**PASSAGE**
When Love in Every Word struck gold earlier in 2025—10 million + YouTube views in under a week, praise for its simple charm and cultural feel—it presented itself as a complete, self-contained romance. So when Love in Every Word 2: The Wedding rolled out mere months later, the question fans immediately asked was: Did we really need this? Critics answering “no” aren’t making new complaints; they’re just noticing the sequel repeating the same trick without the thrill.


The returns were undeniable. The sequel shattered records—1 million views in six hours, over 6 million in 24 hours, and over 10 million by Day 4. But numbers alone don’t equal narrative justification. Part 2 follows Chioma (BamBam) and Odogwu (Uzor Arukwe) into a wedding-and-family drama: brand placements galore, a “bastard” family revelation that turns out to be a dream, and weddings so lavish they eclipse emotional stakes.


Here’s the gist: The first film succeeded because it was focused—two people, genuine emotions, cultural flavour. The sequel expands the canvas—but loses the focus. Plot holes yawn open, character arcs parallel each other, and the story grips momentarily rather than sustaining. It’s like upgrading to a widescreen, but forgetting to adjust the script.


What works? Arukwe still brings charm. BamBam grows into a stronger version of Chioma. The visuals and production value raise the bar. But even then, the question remains: who benefits most? Sure, the brands get exposure, the views spike, and Oboli’s business acumen is undeniable. But does the story pull its weight?


In the end, yes: it entertains. But only just enough. And yes—those YouTube views = wins. So if the aim was revenue, they nailed it. If it was storytelling… we can’t pretend we aren’t wondering.

**EXERCISE REQUIREMENTS**
1. Duplicate everything in the review from "In the end, yes: it" down to "we aren’t wondering.".
2. According to the review, what viewership milestones did the sequel reach? List them.

**DATASET EXCERPT**
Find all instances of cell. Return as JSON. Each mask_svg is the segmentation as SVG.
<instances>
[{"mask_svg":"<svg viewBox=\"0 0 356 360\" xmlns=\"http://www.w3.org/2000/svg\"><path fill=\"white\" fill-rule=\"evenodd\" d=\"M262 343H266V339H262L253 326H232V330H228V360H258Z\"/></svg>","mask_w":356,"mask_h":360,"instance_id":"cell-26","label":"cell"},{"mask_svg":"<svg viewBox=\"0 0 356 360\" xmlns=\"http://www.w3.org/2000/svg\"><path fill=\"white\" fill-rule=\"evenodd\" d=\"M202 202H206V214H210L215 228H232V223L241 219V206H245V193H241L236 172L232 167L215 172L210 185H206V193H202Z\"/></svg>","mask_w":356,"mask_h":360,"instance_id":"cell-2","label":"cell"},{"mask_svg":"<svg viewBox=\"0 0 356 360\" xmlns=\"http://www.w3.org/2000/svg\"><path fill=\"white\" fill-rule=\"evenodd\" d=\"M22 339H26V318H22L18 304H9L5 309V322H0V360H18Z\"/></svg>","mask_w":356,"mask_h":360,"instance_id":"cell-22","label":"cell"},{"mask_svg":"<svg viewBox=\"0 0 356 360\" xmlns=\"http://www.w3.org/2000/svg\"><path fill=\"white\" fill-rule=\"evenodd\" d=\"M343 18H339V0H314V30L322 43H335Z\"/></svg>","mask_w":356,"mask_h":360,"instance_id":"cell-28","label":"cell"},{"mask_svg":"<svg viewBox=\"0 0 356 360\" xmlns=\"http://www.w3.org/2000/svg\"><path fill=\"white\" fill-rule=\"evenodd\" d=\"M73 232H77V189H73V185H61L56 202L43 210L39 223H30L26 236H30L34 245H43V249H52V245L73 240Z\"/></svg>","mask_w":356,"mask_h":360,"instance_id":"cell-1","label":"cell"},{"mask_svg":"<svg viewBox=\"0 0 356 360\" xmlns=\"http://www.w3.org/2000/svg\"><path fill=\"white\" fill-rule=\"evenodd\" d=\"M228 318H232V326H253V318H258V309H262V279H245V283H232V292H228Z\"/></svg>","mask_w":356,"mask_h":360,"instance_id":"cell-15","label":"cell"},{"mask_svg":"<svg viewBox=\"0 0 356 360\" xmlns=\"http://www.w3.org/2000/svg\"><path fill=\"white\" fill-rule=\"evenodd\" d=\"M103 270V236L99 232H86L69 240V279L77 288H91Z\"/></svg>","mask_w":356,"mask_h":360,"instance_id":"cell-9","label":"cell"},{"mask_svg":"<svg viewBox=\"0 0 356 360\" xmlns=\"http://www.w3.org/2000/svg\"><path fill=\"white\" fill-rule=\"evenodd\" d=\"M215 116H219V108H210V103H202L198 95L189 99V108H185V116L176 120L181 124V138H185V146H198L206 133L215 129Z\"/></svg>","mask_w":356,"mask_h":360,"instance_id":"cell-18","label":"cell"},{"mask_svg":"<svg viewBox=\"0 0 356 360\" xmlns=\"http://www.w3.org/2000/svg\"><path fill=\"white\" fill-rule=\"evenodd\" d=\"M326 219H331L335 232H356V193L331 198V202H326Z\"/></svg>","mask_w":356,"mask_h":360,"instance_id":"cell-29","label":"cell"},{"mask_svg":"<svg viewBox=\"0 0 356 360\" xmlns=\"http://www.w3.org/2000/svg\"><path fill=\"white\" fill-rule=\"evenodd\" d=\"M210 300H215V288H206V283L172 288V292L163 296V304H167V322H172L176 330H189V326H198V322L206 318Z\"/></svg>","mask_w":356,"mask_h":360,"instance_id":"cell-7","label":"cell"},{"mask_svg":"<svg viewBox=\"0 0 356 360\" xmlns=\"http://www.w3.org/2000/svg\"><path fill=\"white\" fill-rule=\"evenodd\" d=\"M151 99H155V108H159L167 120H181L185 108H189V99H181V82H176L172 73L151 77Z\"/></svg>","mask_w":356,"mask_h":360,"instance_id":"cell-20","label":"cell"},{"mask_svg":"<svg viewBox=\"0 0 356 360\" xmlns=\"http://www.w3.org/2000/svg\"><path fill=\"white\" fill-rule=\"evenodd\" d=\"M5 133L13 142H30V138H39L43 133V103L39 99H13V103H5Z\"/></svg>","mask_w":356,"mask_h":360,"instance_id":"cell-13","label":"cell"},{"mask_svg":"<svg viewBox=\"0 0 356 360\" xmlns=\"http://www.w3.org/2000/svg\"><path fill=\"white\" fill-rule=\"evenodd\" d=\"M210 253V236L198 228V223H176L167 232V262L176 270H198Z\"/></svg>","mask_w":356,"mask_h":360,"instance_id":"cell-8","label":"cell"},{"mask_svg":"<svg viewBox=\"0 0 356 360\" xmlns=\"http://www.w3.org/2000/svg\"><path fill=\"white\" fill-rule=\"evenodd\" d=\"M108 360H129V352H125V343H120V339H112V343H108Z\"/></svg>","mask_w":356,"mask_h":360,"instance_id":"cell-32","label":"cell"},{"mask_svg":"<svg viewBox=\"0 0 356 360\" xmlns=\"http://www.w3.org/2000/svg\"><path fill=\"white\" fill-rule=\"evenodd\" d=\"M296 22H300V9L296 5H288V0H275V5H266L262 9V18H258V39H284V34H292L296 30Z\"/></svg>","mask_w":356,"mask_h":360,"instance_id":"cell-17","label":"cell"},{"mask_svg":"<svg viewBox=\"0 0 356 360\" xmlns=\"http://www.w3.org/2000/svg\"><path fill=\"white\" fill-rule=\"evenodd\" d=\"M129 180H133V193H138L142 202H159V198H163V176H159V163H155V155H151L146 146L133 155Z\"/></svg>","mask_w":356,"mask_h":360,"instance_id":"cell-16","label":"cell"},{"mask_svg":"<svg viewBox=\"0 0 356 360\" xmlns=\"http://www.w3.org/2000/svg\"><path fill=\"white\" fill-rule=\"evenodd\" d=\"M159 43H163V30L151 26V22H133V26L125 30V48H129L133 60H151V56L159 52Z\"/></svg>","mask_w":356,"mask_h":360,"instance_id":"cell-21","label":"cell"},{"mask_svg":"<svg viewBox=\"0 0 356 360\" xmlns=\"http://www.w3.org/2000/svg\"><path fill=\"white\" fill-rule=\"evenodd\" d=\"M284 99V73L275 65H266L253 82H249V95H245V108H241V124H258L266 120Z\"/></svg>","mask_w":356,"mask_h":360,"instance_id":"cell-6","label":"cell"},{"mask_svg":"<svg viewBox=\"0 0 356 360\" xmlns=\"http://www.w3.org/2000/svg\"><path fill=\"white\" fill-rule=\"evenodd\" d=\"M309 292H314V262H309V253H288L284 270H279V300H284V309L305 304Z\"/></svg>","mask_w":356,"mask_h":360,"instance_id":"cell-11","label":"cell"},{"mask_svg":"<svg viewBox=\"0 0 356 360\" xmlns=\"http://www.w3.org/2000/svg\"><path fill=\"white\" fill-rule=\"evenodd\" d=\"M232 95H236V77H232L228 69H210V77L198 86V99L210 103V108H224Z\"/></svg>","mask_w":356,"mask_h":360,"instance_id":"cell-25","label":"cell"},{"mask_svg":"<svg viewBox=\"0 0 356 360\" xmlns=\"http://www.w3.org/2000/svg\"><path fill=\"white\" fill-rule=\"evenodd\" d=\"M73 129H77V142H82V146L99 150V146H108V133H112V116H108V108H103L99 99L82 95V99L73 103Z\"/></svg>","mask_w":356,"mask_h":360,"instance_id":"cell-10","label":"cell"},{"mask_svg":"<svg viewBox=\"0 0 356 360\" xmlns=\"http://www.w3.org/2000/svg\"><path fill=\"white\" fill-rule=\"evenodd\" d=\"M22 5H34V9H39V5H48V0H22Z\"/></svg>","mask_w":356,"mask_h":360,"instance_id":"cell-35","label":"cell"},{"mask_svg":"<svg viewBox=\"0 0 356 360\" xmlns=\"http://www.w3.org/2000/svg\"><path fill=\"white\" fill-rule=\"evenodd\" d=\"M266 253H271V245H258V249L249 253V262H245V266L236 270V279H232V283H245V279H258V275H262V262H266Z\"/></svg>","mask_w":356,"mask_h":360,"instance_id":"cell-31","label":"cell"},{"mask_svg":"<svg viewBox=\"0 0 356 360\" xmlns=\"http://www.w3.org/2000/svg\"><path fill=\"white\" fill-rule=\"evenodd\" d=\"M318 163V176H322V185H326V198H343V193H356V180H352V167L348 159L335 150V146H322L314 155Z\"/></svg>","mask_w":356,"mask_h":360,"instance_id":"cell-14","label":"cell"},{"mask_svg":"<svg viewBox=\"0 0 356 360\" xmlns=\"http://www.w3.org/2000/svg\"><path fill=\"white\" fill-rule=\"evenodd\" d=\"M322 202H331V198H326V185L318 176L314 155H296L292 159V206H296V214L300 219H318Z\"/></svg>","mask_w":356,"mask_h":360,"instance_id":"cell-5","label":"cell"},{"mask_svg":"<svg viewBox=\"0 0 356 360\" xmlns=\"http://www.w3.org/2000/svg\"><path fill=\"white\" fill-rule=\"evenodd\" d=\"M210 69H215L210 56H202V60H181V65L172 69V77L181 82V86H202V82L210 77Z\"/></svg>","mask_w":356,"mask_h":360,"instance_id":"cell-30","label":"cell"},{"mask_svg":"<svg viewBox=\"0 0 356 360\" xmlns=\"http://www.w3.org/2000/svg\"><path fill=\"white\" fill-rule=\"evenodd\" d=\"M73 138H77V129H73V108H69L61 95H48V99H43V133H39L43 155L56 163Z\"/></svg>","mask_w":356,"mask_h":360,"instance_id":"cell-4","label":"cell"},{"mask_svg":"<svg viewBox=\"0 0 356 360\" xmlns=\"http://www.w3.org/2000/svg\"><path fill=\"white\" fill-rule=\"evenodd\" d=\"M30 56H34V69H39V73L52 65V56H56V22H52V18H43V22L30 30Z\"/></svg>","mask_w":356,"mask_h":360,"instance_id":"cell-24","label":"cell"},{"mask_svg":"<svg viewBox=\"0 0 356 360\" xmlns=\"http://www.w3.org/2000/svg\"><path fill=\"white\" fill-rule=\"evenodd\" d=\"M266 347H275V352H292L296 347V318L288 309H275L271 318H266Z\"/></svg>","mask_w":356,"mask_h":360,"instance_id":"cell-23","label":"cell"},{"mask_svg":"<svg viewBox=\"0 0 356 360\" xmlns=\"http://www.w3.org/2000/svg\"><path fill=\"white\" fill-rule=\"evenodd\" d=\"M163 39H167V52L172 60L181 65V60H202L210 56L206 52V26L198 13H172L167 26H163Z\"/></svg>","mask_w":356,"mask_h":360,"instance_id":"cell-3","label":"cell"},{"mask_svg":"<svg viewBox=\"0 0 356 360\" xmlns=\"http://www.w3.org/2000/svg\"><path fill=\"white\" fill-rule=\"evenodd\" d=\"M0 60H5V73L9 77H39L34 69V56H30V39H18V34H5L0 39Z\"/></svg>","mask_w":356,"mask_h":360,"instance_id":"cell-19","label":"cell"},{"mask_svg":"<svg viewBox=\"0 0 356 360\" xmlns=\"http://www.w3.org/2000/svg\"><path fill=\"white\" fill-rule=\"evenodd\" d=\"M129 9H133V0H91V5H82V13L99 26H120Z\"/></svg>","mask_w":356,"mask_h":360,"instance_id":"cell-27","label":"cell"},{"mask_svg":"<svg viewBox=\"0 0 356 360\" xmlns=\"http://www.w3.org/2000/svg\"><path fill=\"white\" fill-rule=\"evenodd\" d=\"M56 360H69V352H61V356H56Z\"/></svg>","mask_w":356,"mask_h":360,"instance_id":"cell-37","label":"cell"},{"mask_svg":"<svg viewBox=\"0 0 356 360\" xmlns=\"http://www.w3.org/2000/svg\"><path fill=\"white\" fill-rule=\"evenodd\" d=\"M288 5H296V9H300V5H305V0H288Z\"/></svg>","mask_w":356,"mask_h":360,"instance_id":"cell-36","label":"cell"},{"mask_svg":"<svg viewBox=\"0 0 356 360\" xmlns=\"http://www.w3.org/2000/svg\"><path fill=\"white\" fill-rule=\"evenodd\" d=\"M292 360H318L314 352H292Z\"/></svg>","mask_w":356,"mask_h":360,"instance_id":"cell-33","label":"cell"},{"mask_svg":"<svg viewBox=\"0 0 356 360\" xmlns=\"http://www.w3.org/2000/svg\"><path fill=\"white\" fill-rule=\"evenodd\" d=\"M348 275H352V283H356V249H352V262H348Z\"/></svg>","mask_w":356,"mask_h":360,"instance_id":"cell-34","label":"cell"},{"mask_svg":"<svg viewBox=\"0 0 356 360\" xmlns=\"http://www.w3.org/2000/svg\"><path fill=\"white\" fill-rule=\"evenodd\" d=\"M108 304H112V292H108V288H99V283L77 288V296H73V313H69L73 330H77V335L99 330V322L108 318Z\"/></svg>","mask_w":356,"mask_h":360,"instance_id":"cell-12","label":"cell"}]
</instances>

**RESULTS FOR THE EXERCISE**
1.
In the end, yes: it entertains. But only just enough. And yes—those YouTube views = wins. So if the aim was revenue, they nailed it. If it was storytelling… we can’t pretend we aren’t wondering.

2.
- 1 million views in six hours
- Over 6 million in 24 hours
- Over 10 million by Day 4